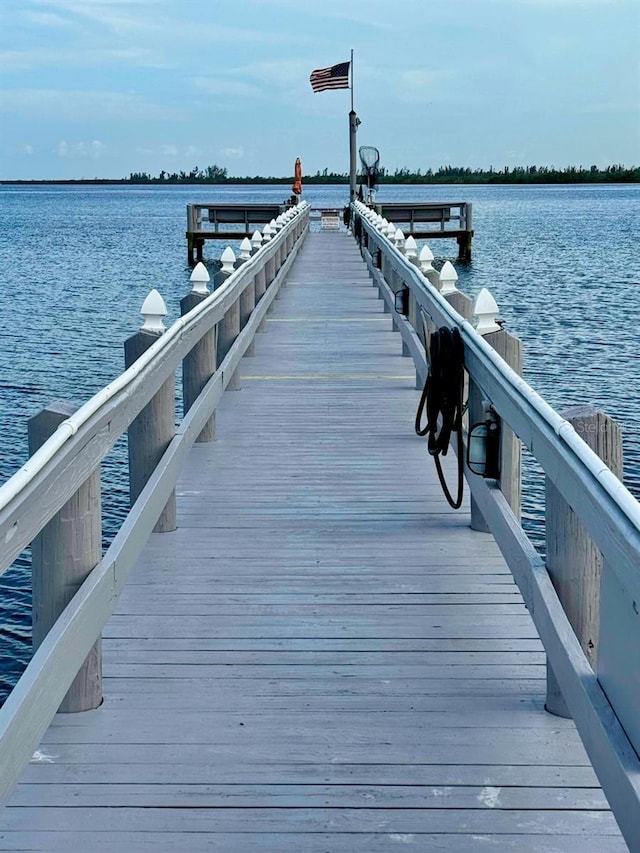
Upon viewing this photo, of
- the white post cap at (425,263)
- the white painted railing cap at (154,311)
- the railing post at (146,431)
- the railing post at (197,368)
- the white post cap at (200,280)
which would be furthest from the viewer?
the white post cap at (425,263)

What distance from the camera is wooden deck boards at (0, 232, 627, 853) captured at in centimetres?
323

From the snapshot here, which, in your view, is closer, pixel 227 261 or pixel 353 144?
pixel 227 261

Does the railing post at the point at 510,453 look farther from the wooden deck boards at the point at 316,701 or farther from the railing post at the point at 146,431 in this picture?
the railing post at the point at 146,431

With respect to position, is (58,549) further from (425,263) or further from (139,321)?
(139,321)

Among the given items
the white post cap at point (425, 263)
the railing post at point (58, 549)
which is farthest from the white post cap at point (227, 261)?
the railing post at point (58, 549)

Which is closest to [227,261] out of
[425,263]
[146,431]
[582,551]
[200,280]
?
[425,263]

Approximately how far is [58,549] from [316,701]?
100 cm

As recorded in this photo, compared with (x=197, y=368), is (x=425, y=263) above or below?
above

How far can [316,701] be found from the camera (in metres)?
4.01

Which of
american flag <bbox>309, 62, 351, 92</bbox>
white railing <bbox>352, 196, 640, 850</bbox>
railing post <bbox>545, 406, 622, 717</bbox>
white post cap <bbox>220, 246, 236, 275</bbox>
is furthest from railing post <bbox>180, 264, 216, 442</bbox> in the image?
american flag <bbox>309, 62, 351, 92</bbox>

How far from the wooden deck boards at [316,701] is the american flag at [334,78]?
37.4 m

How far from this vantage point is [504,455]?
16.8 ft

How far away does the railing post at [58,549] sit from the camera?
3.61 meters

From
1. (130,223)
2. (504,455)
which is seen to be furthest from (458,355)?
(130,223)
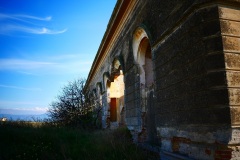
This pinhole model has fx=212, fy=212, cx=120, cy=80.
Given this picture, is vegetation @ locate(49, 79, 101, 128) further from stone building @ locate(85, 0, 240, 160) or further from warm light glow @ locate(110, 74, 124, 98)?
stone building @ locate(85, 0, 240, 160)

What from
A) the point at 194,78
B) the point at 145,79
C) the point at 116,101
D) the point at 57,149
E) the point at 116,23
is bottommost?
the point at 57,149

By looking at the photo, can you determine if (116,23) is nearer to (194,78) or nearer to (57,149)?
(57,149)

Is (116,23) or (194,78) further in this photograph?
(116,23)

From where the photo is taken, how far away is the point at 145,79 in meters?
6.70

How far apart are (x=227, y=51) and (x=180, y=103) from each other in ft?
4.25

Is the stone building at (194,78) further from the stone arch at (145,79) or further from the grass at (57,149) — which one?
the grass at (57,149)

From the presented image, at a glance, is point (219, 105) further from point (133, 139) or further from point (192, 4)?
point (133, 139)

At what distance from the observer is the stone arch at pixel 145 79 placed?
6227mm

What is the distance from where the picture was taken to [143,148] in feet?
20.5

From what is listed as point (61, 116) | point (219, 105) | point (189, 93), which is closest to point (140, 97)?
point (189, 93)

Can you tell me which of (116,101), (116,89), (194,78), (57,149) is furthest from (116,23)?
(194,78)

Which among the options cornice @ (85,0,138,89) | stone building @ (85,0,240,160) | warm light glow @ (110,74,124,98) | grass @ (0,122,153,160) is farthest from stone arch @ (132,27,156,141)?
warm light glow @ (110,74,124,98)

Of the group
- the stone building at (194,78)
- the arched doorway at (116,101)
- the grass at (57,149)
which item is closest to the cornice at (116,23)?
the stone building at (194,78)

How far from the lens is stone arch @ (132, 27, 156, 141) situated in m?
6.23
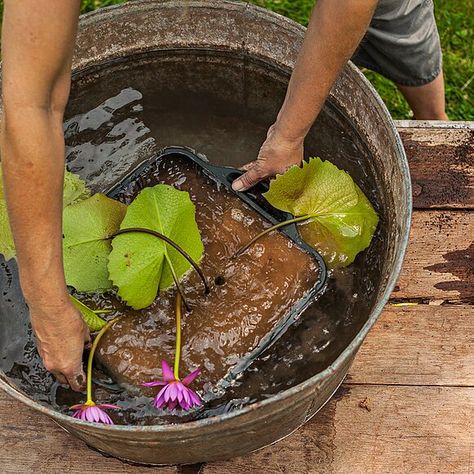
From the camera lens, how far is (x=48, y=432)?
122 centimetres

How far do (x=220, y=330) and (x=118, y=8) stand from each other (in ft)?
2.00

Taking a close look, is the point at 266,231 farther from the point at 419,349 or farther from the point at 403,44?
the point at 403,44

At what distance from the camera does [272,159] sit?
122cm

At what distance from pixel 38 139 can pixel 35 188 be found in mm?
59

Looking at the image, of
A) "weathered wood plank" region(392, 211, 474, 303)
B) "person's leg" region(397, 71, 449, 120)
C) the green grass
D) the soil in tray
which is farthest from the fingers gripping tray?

> TASK DIRECTIONS
Can you set down all of the entries above word for word, leaving the pictures out?

> REPLY
Upon viewing this photo, of
- the white post cap at (425,263)
- the white painted railing cap at (154,311)
- the railing post at (146,431)
- the railing post at (197,368)
- the white post cap at (200,280)
which would be furthest from the viewer?
the white post cap at (425,263)

What distance from the camera is wooden deck boards at (0, 232, 627, 853) captured at in centimetres?
323

From the snapshot here, which, in your view, is closer, pixel 227 261 or pixel 353 144?
pixel 227 261

Does the railing post at the point at 510,453 look farther from the wooden deck boards at the point at 316,701 or farther from the railing post at the point at 146,431 in this picture?
the railing post at the point at 146,431

With respect to position, is (58,549) further from (425,263) or further from (139,321)?
(139,321)

Among the given items
the white post cap at point (425, 263)
the railing post at point (58, 549)
which is farthest from the white post cap at point (227, 261)?
the railing post at point (58, 549)

Which is closest to [227,261] out of
[425,263]
[146,431]
[582,551]
[200,280]
?
[425,263]

Approximately how far is [58,549] from [316,701]?
100 cm

As recorded in this photo, compared with (x=197, y=368), is (x=425, y=263) above or below?
above

How far can [316,701] be found from the camera (in metres)?
4.01

Which of
american flag <bbox>309, 62, 351, 92</bbox>
white railing <bbox>352, 196, 640, 850</bbox>
railing post <bbox>545, 406, 622, 717</bbox>
white post cap <bbox>220, 246, 236, 275</bbox>
is furthest from railing post <bbox>180, 264, 216, 442</bbox> in the image?
american flag <bbox>309, 62, 351, 92</bbox>

How far from the wooden deck boards at [316,701] is the american flag at [334,78]?
37.4 m

How far from this vantage point is [504,455]?
16.8 ft

How far away does the railing post at [58,549] sit from the camera?
3.61 meters

From
1. (130,223)
2. (504,455)
which is seen to be furthest from (458,355)?
(130,223)
This pinhole model has fx=212, fy=212, cx=120, cy=80.
Given this picture, is vegetation @ locate(49, 79, 101, 128) further from stone building @ locate(85, 0, 240, 160) or further from warm light glow @ locate(110, 74, 124, 98)?
stone building @ locate(85, 0, 240, 160)

What from
A) the point at 194,78
B) the point at 145,79
C) the point at 116,101
D) the point at 57,149
E) the point at 116,23
is bottommost?
the point at 57,149

By looking at the photo, can you determine if (116,23) is nearer to (194,78) or nearer to (57,149)?
(57,149)

Is (116,23) or (194,78) further in this photograph?
(116,23)

From where the photo is taken, how far away is the point at 145,79 in meters?
6.70

How far apart are (x=227, y=51) and (x=180, y=103) from each other in ft?
4.25

Is the stone building at (194,78) further from the stone arch at (145,79) or further from the grass at (57,149) — which one?
the grass at (57,149)

From the presented image, at a glance, is point (219, 105) further from point (133, 139) or further from point (192, 4)?
point (133, 139)

At what distance from the observer is the stone arch at pixel 145 79 placed?
6227mm

What is the distance from where the picture was taken to [143,148] in feet?
20.5

From what is listed as point (61, 116) | point (219, 105) | point (189, 93), which is closest to point (140, 97)?
point (189, 93)

Can you tell me which of (116,101), (116,89), (194,78), (57,149) is furthest from (116,23)?
(194,78)

Which among the options cornice @ (85,0,138,89) | stone building @ (85,0,240,160) | warm light glow @ (110,74,124,98) | grass @ (0,122,153,160) is farthest from stone arch @ (132,27,156,141)?
warm light glow @ (110,74,124,98)

Of the group
- the stone building at (194,78)
- the arched doorway at (116,101)
- the grass at (57,149)
which item is closest to the cornice at (116,23)?
the stone building at (194,78)

How far from the lens is stone arch @ (132, 27, 156, 141) situated in m?
6.23
From the camera lens, how far is (x=48, y=432)?
122 centimetres

How far do (x=220, y=330) and (x=118, y=8) stand from each other (in ft)?
2.00

Taking a close look, is the point at 266,231 farther from the point at 419,349 or farther from the point at 403,44?
the point at 403,44

At what distance from the camera does [272,159] sit?
122cm

At what distance from pixel 38 139 can pixel 35 188 be found in mm?
59

Looking at the image, of
A) "weathered wood plank" region(392, 211, 474, 303)
B) "person's leg" region(397, 71, 449, 120)
C) the green grass
D) the soil in tray
which is farthest from the fingers gripping tray?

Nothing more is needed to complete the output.